Here's my April block. This is one of the darker, more red ones. For the other blocks, some lean toward pinkish reds, others toward the orange side. The range of reds and the subtle value shifts will really add to the overall variety when the blocks come together.
As I've worked on my blocks I've noted a couple of tips that might help as you piece your blocks.
1. Pinning the edge of the quarter circle and the end of the L-shaped leg together so the edges stay even with each other really helps keep everything aligned. I like to pin the edge where I will start sewing at an angle so my machine foot has room to take a few stitches before bumping into the pin. (See below left) At the opposite end, I pin both parallel and very close to the edge. (See below right) This works for me, so if you are having trouble with the ends aligning, give this a try.
2. The second tip is in regard to piecing the Drunkard's units together. As your sewing machine foot nears the curved seam, you may find the bulk of the curved seam tends to push your foot to the right making it difficult to maintain your 1/4" seam allowance. By anticipating this, slowing down and even using a stiletto or the tip of a small pair of scissors, you can ease the foot over this bulk and maintain the correct seam allowance. This seam should end up coming in right along the edge of the curved seam. See the circled area below. If the seam does gets pushed too far off course, you can just go back in and resew this area without any need to rip out stitches.
When this seam is sewn correctly, your curves come together in a nice continuous curved line without any background fabric showing. (see below) If too much background peeks out, you might want to resew the seam by taking a bit wider seam allowance. I want you to know that not all my seam connections are perfect by any means, so please, please don't stress about this point.

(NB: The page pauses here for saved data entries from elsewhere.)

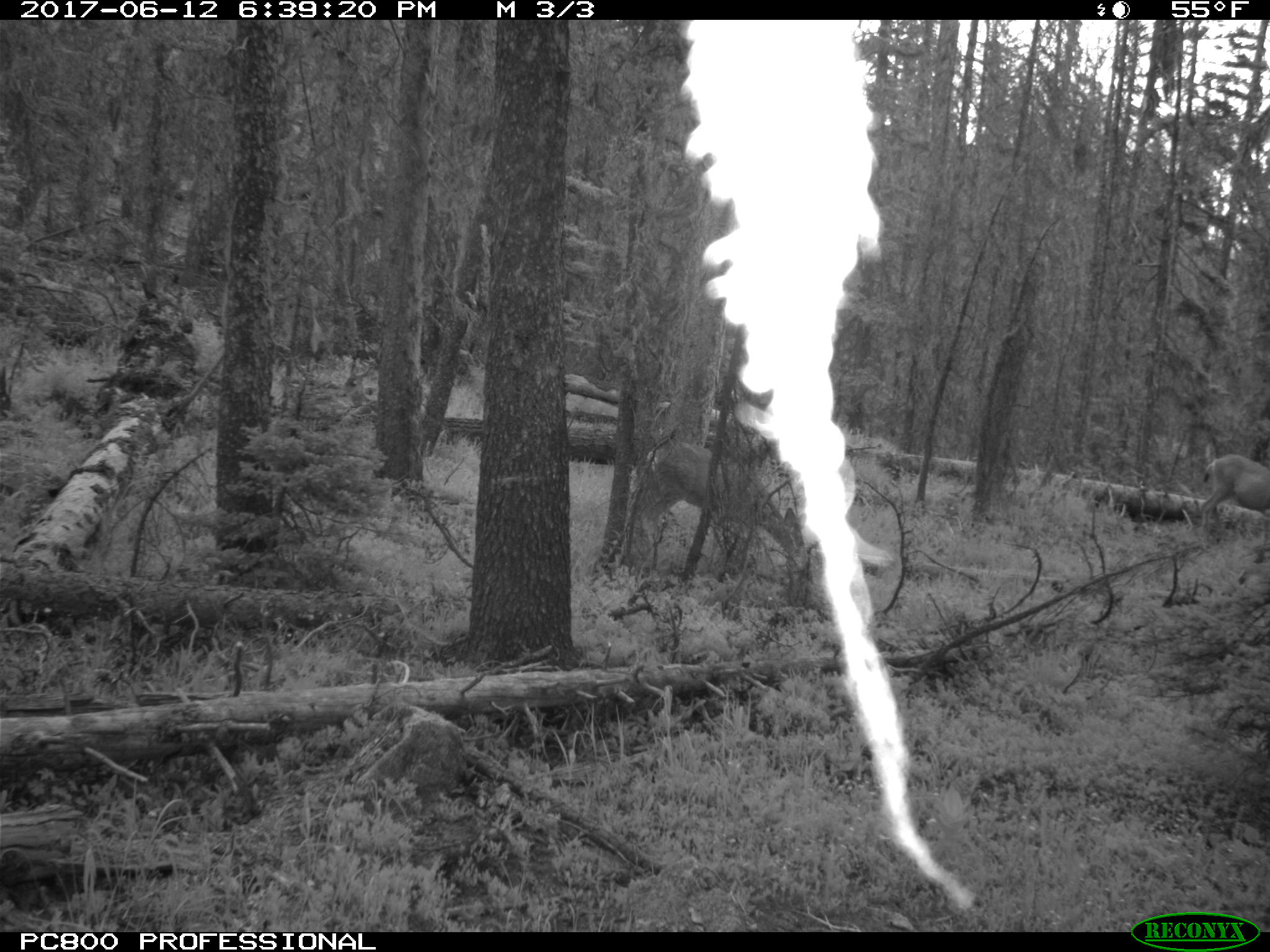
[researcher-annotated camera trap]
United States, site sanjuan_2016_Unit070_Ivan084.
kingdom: Animalia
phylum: Chordata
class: Mammalia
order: Artiodactyla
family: Cervidae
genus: Odocoileus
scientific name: Odocoileus hemionus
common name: mule deer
Odocoileus hemionus (mule deer).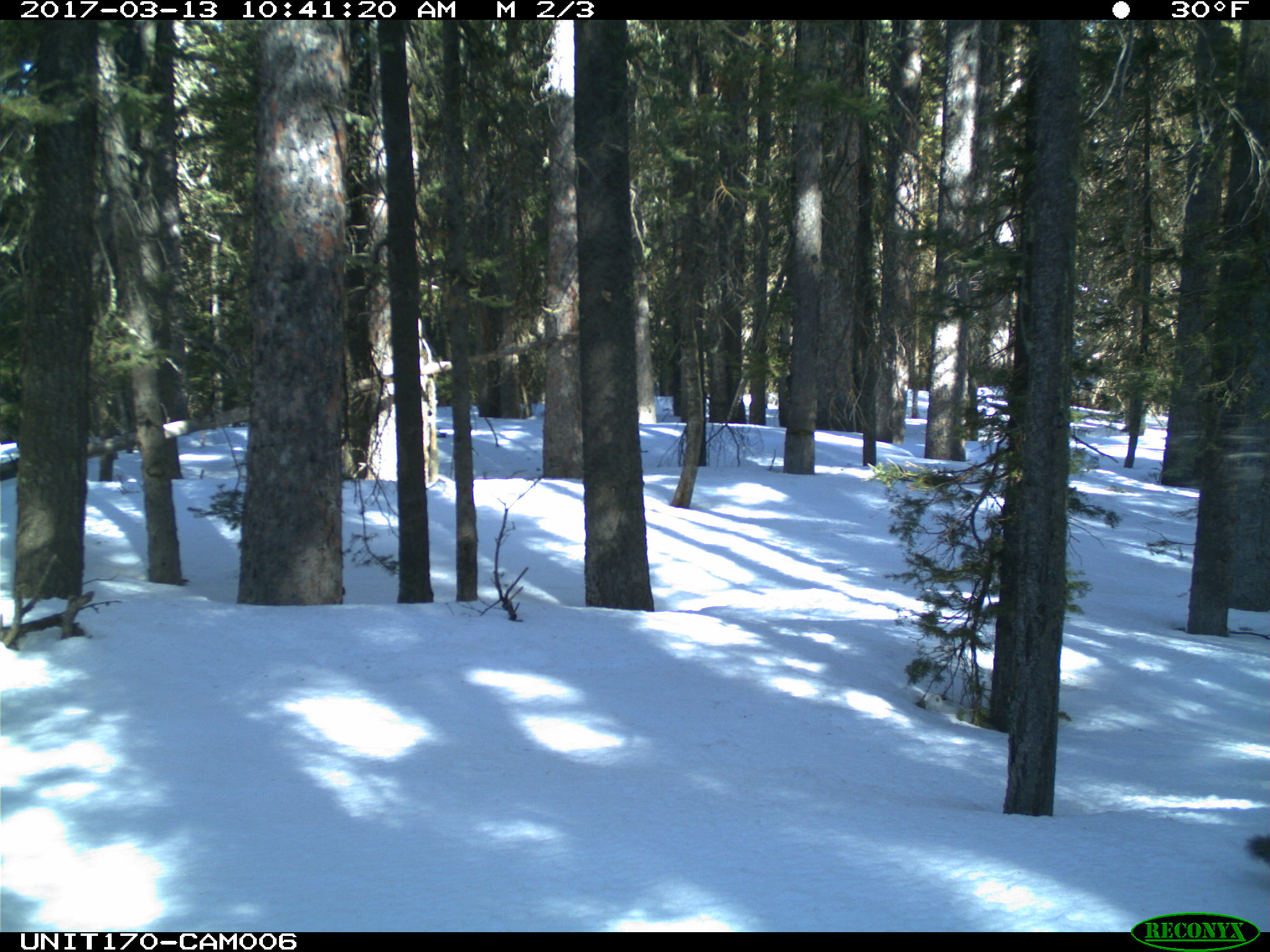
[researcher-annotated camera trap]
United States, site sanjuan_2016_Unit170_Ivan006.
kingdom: Animalia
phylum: Chordata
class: Mammalia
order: Rodentia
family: Sciuridae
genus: Tamiasciurus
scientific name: Tamiasciurus hudsonicus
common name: american red squirrel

Speaking of blocks coming together, I though it might be a good time to show you a few layout options. Especially since some of you might be surging ahead with making more than one block a month. CJTDecatur on Instagram already has 12 blocks done. WaHoo!! Way to go!! Check out #drunkardspathquiltalong to see them.
The illustrations below show quilt layouts using nine blocks plus some table runner ideas. If you opt for a table runner, you can add as many blocks as you'd like. I've shown it with three. And of course your quilt can certainly have more or less than nine blocks. Nine just happens to work for my plan.
1. First up is a borderless arrangement. Most of my quilts these days do not have borders. I prefer the design going all the way to the sides and engaging the edge. This is what I thought I'd do, but now that I see the options, I'm liking some other possibilities. This layout finishes at 48" x 48". A nice wall hanging size.
2. Here's how it looks if you add a simple border. In this case the width of a single unit.
Final size 56" x 56"
3. Here it's shown with a scrappy pieced border. The checkerboard border somehow just says Christmas and adds a festive touch. Final size 60" x 60"
4. Another option would be to add lattice strips and cornerstones? This opens up the design and gives the blocks a little breathing room. Each block now becomes more distinct and stands on it's own merit which can be good if you'd like to showoff the individual blocks and fabrics. 56" x 56"
5. Here's an option that spices up the border by adding petals into the space along the edge. This idea activates the edge and makes the flowers seem more expansive. 56" x 56"
6. The last idea expands upon #5 by adding petals and lattice strips between the blocks as well as the outer edges. The flowers look even more expansive and the space even more active. It also creates some interesting white spaces in the middle that add to the swirling feeling. 64" x 64"
These are just a few of the ways you could choose to arrange your blocks. There are certainly other options as well. I hope this gives you something to think about. Play around and enjoy the process.
Keep in mind the finished blocks are 16" x 16". The addition of borders or lattice adds to the overall dimension, so base your decisions not only on the look you like but also the quilt size you need. You could make more or less blocks to fit your needs. A smaller wall quilt with just four blocks might be perfect for the holidays. Or a larger quilt with 12 blocks would make a nice throw quilt. My quilt is meant to hang on the wall of our family room for the holidays, so available wall space dictates my final size. That's one reason why #5 just might be the perfect option. The final size would be 56" x 56". That's a good size for my space and it could work well as a throw too.